Una reflexión sobre unos colmillos famosos
No existe vampiro sin unos largos y bien afilados colmillos. Tampoco sabemos de uno que no guste del cuello humano para hincarle el diente. Pero no siempre fue así.
Los primeros vampiros de los que se habló en la Europa del siglo XVII no eran de dientes largos. Si bien ya se les acusaba de succionar la sangre a los vivos, nunca se explicaba cómo lo hacían ni dónde herían a sus víctimas para tal fin.
El abad francés Dom Agustín Calmet, nacido en 1672, y quien fue el primero en documentar leyendas sobre “revinientes” – incluso abrió tumbas en su búsqueda – en su tratado de vampiros afirma: “el lugar de la succión no está determinado, tanto puede ser en un sitio como en otro”.
Según se interpreta de estos relatos, los vampiros sólo buscaban satisfacer una necesidad básica de subsistencia a través de la sangre como elemento de vida.
Fue la industria cinematográfica la creadora de la imagen que hoy tenemos sobre los vampiros.

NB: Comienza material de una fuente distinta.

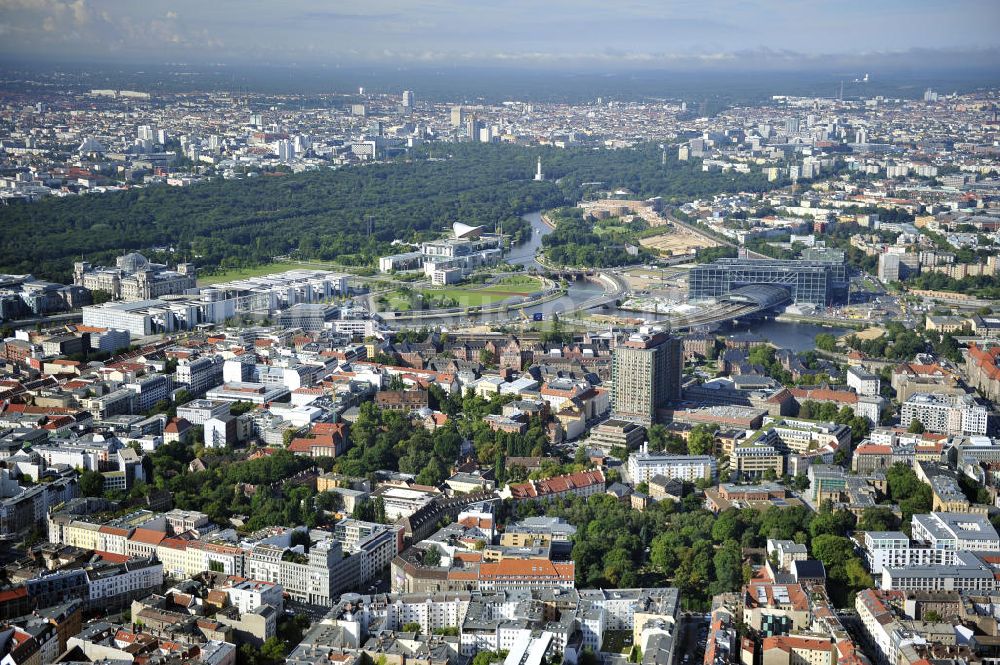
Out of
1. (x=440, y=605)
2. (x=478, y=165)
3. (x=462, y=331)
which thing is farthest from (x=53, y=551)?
(x=478, y=165)

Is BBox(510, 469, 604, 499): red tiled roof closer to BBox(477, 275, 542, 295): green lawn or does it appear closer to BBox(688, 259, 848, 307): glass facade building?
BBox(688, 259, 848, 307): glass facade building

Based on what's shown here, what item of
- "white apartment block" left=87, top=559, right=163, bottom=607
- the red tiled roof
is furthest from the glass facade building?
"white apartment block" left=87, top=559, right=163, bottom=607

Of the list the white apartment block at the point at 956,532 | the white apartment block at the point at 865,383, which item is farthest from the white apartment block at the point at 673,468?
the white apartment block at the point at 865,383

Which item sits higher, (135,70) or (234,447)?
(135,70)

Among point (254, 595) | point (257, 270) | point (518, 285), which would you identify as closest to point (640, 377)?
point (254, 595)

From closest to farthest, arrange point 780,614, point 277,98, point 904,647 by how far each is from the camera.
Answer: point 904,647, point 780,614, point 277,98

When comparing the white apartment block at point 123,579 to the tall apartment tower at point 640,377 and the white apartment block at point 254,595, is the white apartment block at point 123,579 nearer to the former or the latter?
the white apartment block at point 254,595

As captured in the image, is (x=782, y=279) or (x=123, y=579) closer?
(x=123, y=579)

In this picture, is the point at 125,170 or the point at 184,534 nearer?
the point at 184,534

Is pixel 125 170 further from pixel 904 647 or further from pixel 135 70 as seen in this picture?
pixel 904 647

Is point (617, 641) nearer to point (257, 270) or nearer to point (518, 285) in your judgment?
point (518, 285)
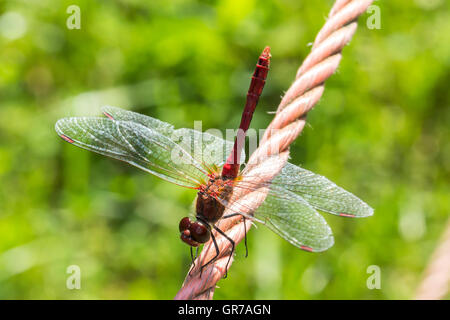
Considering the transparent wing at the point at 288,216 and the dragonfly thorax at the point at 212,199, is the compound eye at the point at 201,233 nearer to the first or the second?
the dragonfly thorax at the point at 212,199

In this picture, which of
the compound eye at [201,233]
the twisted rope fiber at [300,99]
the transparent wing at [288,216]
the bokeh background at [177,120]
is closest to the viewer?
the twisted rope fiber at [300,99]

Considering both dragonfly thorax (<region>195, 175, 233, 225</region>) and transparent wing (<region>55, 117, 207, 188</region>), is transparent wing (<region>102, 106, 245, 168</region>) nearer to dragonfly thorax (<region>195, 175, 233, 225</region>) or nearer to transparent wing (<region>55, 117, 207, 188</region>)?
transparent wing (<region>55, 117, 207, 188</region>)

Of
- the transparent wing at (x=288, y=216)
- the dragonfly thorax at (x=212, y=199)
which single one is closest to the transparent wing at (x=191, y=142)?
the dragonfly thorax at (x=212, y=199)

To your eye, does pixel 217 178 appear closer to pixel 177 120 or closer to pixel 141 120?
pixel 141 120

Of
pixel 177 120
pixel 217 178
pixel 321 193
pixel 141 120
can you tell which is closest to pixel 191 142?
pixel 141 120

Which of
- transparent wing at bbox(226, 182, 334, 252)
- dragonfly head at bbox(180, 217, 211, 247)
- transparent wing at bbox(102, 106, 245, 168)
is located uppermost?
transparent wing at bbox(102, 106, 245, 168)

Los dotó de colmillos como una característica distintiva y les atribuyó intenciones ligadas al dominio y el poder.
El simbolismo del vampiro moderno resulta interesante. El acto de morder expresa nuestra capacidad de atacar y sujetar; mientras el cuello hace referencia a la flexibilidad de pensamiento que poseemos.
Así, con su mordisco, el vampiro contagia más que un virus; crea una relación de dominio, de enamoramiento. La víctima terminará por modificar su visión del mundo, dándole un giro radical a sus valores y objetivos.
Todo este mito ha madurado gracias al poder de unos largos y afilados dientes, que ayudan a succionar un líquido vital: la sangre.